Azulfidine pills can be indicated for:
treatment of active Crohn's Disease;
induction and prolongation of the remission of mild, moderate, or severe ulcerative colitis;
treatment of polyarticular juvenile rheumatoid arthritis;
treatment of active rheumatoid arthritis in adults, when first-line treatment with non-steroidal anti-inflammatory drugs (including salicylates) has failed.
Missed dose
If you miss a dose of the anti-inflammatory drug, take Azulfidine pills when you remember it, but not if it is the time to take the next scheduled dose. Never take a double dose of Azulfidine.
If you miss the evening dose, take Azulfidine pills immediately after waking up. However, if you remembered about the missed evening dose when you have to take the morning dose, do not double an Azulfidine dose, just return to the prescribed dosage regimen.
More Information
Azulfidine can be used as adjuvant therapy combined with corticosteroids and dietary measures in acute attacks and relapse of ulcerative colitis. Azulfidine significantly improves joint mobility in 4-8 weeks after starting application.
Therefore, in the first few months of Azulfidine use, NSAIDs and /or analgesics can be indicated to the patient to maintain the anti-arthritic effect and relieve arthritis pain.
Storage
To protect Azulfidine tablets from light and moisture, they are recommended to be kept in a dry place, in original package, at temperature not below 15°C.
Azulfidine Safety Information
Warnings
Azulfidine use should be stopped if the patient during the anti-inflammatory therapy experiences symptoms of or have been diagnosed with kidney abnormalities, liver diseases, hematological disorders, infectious diseases, or severe allergies. For early diagnosis of potential risk factors in the first months of Azulfidine use, the patients may be advised to periodically undergo blood tests, urinalysis, and other laboratory and diagnostic tests.
Disclaimer
Information about Azulfidine is provided for informational purposes only and not intended to substitute the consultation with the gastroenterologist and/or rheumatologist. The online pharmacy shall assume no responsibility for any loss, omissions, or damage caused by as a result of using the information about this anti-inflammatory and immunomodulating drug.
Azulfidine Side Effects
Azulfidine may cause loss of appetite, fatigue and nausea in the first days of the inflammatory therapy. The long-term application of Azulfidine may cause weight loss, headache, or vomiting in about 30% of patients.
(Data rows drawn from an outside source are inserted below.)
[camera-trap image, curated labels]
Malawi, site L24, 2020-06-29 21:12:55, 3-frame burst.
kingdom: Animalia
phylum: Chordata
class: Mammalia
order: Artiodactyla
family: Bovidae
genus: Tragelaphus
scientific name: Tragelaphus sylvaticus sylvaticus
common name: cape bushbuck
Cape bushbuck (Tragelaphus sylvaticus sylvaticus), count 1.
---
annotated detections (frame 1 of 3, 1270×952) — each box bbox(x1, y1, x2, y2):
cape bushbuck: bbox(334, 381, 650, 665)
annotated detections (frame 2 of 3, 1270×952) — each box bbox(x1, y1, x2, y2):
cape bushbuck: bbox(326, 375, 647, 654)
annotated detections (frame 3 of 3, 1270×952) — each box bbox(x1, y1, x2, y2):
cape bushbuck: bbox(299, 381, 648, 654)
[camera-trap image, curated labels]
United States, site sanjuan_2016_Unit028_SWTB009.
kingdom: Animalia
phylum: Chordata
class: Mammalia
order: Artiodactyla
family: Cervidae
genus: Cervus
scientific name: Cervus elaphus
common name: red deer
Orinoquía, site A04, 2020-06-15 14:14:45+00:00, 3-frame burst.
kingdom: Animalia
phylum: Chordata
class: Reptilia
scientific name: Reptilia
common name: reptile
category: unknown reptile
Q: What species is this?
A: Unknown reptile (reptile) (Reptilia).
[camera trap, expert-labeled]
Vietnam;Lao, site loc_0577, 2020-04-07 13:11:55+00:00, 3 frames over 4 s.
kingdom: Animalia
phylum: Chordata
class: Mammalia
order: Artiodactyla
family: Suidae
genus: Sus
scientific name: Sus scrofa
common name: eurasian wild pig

Some men may complain of the decreased ejaculate volume because of Azulfidine use. Approximately 3% of patients, after Azulfidine intake, may experience allergy and haematological disorders. High daily doses of Azulfidine are most likely to cause adverse gastrointestinal effects comparing to minimal maintenance doses of Azulfidine.
If initial doses of Azulfidine cause serious gastrointestinal effects, the patient is recommended:
- To stop taking Azulfidine pills (resume them within 5-7 days after withdrawal).
- To cut the daily dose of Azulfidine in half (followed by gradual increase in the dose within 2-3 days).
- To switch ordinary Azulfidine pills to Azulfidine EN-tabs (medications with sustained-release active ingredient).
Starlix - an oral synthetic hypoglycemic drug. A medicine based on nateglinide for the treatment of diabetes, which helps to control blood sugar levels. This medicine helps your body to react better to the insulin produced by your pancreas.
Starlix is used in conjunction with diet and exercise to improve blood sugar control in adults with type 2 diabetes mellitus.
Furosemide - «Loopback" diuretic; causes quickly coming, severe and short-term diuresis. Has natriuretic and chloro effects, increases clearance of K+, Ca2+, Mg2+. It is taken at edematous syndrome, cirrhosis, diseases of kidneys, heavy course of arterial hypertension and hypercalcemia.
Capoten suppresses activity of angiotensin-converting-enzyme therefore angiotensin-I turns into angiotensin II - substance which has strong vasoconstrictive action. Capoten reduces secretion of Aldosteronum in suprarenal cortex, at the same time the delay of sodium and water in an organism decreases. Capoten slows down process of bradykinin destruction and promotes increase of E2 prostaglandin, and also nitrogen oxide that causes vasodilating action. Thanks to these effects it is decreased the increased arterial pressure, the general peripheric resistance decreases, pressure in the right auricle, in a small circle of blood circulation decreases and cordial emission increases.
A semi-synthetic antibiotic from the macrolides group for oral administration. The list of indications includes: infections of the upper and lower respiratory tract (pharyngitis, bronchitis, pneumonia, bacterial infection in COPD, panbronchiolitis, bronchiectasis), respiratory tract (tonsillitis, sinusitis, otitis media), skin and soft tissues (erysipelas, phlegmon, furuncles, folliculitis, impetigo, pyoderma), urinary tract (urethritis, endometritis, cervicitis, vaginitis, including sexually transmitted infections, except gonorrhea), oral cavity (periodontitis), bones (periostitis, chronic osteomyelitis); scarlet fever, diphtheria, whooping cough, trachoma, migratory erythematous rash, brucellosis.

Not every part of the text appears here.